Can you arrange everything from the start of the records down through the line containing "in Bangkok? 22%" as a Markdown table with the columns Row and Line, numbering each row and leaving out blank lines?

▶ **Information supplied**:

------------------------------------------------------------

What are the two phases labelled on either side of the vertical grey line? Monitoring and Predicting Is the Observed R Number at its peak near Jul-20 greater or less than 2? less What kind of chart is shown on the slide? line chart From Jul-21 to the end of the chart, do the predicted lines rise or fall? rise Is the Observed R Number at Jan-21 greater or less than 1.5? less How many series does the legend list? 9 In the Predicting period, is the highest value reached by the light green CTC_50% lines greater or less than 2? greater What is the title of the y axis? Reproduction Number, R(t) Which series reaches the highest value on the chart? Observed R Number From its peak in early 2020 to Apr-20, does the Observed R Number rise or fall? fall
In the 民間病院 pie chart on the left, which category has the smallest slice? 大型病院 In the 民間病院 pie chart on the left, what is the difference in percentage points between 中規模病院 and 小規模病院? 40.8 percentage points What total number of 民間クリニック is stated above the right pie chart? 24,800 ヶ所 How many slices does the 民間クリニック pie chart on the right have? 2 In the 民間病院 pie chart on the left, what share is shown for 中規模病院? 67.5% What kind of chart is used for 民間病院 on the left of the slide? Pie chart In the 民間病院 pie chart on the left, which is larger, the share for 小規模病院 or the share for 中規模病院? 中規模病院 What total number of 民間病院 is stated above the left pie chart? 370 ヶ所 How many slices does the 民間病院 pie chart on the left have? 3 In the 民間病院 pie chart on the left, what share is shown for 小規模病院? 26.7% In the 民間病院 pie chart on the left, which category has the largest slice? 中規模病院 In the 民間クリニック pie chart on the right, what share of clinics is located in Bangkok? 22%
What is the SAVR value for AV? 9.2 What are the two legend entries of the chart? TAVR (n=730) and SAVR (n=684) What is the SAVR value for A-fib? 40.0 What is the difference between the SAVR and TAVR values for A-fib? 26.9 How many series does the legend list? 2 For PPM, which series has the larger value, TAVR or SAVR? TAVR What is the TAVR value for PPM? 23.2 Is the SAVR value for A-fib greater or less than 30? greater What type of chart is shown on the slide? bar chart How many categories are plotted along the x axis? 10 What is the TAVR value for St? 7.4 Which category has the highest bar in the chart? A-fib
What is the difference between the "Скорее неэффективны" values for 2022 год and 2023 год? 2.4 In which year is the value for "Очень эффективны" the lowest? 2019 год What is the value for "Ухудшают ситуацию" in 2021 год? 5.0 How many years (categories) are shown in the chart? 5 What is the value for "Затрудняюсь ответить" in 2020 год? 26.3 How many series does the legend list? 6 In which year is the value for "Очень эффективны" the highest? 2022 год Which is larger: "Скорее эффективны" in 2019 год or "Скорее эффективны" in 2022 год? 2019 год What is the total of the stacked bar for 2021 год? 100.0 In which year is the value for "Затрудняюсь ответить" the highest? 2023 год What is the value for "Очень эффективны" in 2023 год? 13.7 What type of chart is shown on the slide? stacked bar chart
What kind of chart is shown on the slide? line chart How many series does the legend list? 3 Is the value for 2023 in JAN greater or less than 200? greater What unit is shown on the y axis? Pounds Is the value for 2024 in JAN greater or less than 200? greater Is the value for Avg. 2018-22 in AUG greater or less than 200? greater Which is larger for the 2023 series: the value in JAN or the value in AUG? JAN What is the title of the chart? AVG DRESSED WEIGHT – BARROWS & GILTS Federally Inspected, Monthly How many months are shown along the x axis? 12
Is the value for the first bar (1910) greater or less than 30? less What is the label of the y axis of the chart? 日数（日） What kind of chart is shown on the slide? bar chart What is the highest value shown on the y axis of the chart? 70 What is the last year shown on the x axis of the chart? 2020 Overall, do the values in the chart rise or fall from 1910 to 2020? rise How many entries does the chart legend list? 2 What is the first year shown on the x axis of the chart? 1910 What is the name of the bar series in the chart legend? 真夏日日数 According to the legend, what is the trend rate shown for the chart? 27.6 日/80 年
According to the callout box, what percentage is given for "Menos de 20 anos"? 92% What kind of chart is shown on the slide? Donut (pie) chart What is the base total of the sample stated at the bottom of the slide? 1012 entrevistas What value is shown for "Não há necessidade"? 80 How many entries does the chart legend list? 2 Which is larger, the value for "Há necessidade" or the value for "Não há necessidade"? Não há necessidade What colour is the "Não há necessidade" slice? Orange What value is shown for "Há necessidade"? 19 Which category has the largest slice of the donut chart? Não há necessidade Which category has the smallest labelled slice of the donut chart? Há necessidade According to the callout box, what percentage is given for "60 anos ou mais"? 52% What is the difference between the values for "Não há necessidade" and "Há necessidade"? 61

------------------------------------------------------------

▶ **The answer**:
| Row | Line |
|---|---|
| 1 | What are the two phases labelled on either side of the vertical grey line? Monitoring and Predicting Is the Observed R Number at its peak near Jul-20 greater or less than 2? less What kind of chart is shown on the slide? line chart From Jul-21 to the end of the chart, do the predicted lines rise or fall? rise Is the Observed R Number at Jan-21 greater or less than 1.5? less How many series does the legend list? 9 In the Predicting period, is the highest value reached by the light green CTC_50% lines greater or less than 2? greater What is the title of the y axis? Reproduction Number, R(t) Which series reaches the highest value on the chart? Observed R Number From its peak in early 2020 to Apr-20, does the Observed R Number rise or fall? fall |
| 2 | In the 民間病院 pie chart on the left, which category has the smallest slice? 大型病院 In the 民間病院 pie chart on the left, what is the difference in percentage points between 中規模病院 and 小規模病院? 40.8 percentage points What total number of 民間クリニック is stated above the right pie chart? 24,800 ヶ所 How many slices does the 民間クリニック pie chart on the right have? 2 In the 民間病院 pie chart on the left, what share is shown for 中規模病院? 67.5% What kind of chart is used for 民間病院 on the left of the slide? Pie chart In the 民間病院 pie chart on the left, which is larger, the share for 小規模病院 or the share for 中規模病院? 中規模病院 What total number of 民間病院 is stated above the left pie chart? 370 ヶ所 How many slices does the 民間病院 pie chart on the left have? 3 In the 民間病院 pie chart on the left, what share is shown for 小規模病院? 26.7% In the 民間病院 pie chart on the left, which category has the largest slice? 中規模病院 In the 民間クリニック pie chart on the right, what share of clinics is located in Bangkok? 22% |